Only in this case the results will be positively replicated, because this is the only way to preserve the arithmetical integrity of the data flow throughout the process. Strictly speaking, any row or any column added or removed from a DCM could imply the generation of a phylogenetic tree different from the one generated from the original DCM: for a given method of tree generation, there should be an univocal direct relation between the DCM and the phylogenetic tree(s) generated. So, the inclusion of portions of a DCM into another does not imply at all the endorsement of the phylogenetic hypotheses derived from the original DCM.

Replicability in science is usually considered an unprescindable requirement for comparability of results among scientists. As we cannot expect all the scientists to work over and over on the same DCMs, scientific practice should provide for methodological instruments capable of ensuring a reasonable degree of comparability among DCMs. And, unfortunately, this is not the case.

In fact, it is common practice for each scientist to generate his own DCMs, that may incorporate a number of rows and columns from previously published DCMs, also from different authors.

But why should we strive to make our matrices comparable?

Because this could promote an unprecedented effort towards some sort of matrix integration, and this in turn would enhance the quality of information exchange among scientists.

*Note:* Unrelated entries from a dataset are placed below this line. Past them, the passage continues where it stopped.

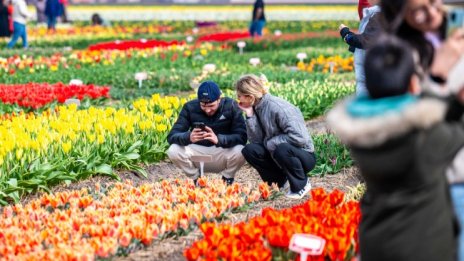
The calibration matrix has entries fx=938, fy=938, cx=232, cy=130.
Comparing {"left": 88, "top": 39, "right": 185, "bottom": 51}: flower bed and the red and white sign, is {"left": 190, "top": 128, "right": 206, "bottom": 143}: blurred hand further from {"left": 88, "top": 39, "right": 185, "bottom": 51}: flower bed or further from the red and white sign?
{"left": 88, "top": 39, "right": 185, "bottom": 51}: flower bed

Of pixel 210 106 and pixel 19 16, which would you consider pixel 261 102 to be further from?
pixel 19 16

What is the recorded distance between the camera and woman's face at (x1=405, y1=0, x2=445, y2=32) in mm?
2811

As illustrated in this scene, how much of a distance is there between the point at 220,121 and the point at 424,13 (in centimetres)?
382

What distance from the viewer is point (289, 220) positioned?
4.57m

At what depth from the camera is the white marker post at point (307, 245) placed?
146 inches

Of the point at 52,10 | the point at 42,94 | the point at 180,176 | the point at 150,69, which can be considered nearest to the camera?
the point at 180,176

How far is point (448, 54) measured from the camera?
281 centimetres

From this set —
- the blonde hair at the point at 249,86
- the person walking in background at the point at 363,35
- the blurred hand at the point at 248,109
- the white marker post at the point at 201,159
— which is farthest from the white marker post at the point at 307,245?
the person walking in background at the point at 363,35

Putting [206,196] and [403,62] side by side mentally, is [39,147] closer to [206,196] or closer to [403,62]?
[206,196]

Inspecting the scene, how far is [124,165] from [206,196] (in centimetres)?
165

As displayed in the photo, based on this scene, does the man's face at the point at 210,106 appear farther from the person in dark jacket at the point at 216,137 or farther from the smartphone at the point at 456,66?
the smartphone at the point at 456,66

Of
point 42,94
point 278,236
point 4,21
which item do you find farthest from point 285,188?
point 4,21

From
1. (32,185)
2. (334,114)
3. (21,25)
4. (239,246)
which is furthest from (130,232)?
(21,25)

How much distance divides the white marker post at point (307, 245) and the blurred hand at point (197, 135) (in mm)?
2630
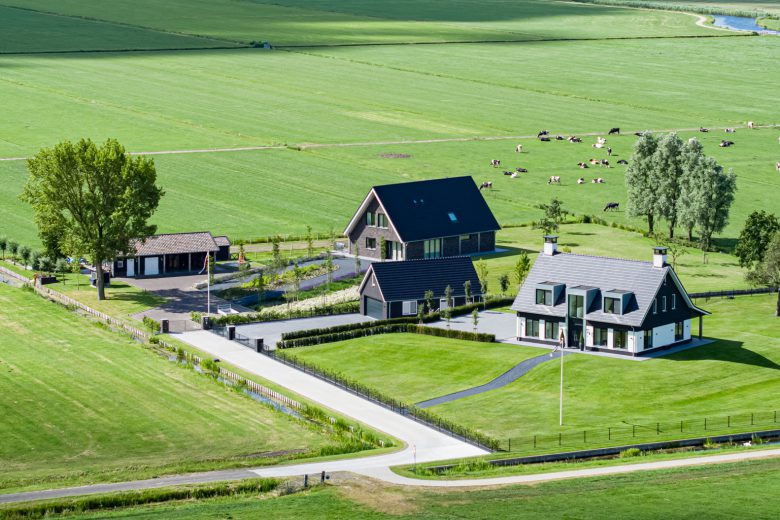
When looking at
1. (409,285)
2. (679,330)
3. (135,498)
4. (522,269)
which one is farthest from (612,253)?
(135,498)

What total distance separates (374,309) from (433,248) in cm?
2356

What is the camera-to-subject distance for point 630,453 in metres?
80.9

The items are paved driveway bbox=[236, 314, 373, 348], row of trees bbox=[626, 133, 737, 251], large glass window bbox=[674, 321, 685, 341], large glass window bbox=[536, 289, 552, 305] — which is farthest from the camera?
row of trees bbox=[626, 133, 737, 251]

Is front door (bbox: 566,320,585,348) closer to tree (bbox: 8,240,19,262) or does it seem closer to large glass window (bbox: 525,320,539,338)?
large glass window (bbox: 525,320,539,338)

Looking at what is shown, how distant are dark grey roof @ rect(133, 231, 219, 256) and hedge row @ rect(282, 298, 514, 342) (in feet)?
87.1

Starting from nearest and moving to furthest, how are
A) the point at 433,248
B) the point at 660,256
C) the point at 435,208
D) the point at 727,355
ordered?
the point at 727,355 → the point at 660,256 → the point at 433,248 → the point at 435,208

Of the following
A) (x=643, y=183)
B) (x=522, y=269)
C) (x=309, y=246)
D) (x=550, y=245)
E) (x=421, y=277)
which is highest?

But in the context outlined above, the only possibility to set a common and firm ground under the feet of any comparison effort stands in STANDARDIZATION, a process involving METHODS, ROWS, and COLUMNS.

About METHODS, the scientific community could not endorse any particular software product, but rather an operational protocol should be defined, putting into sharper focus the standard acceptable rules for the generation of a standardized matrix.

About ROWS, the hypothesis of entirely predefining the set of species to be included in all the "standardized" analyses is absolutely unpractical, as it would preclude the inclusion of new taxa into the analyses. All that can be done is imposing some sort of "most representative taxa" for any given natural group, to be included into every analysis pertaining to any (putative) member of that group.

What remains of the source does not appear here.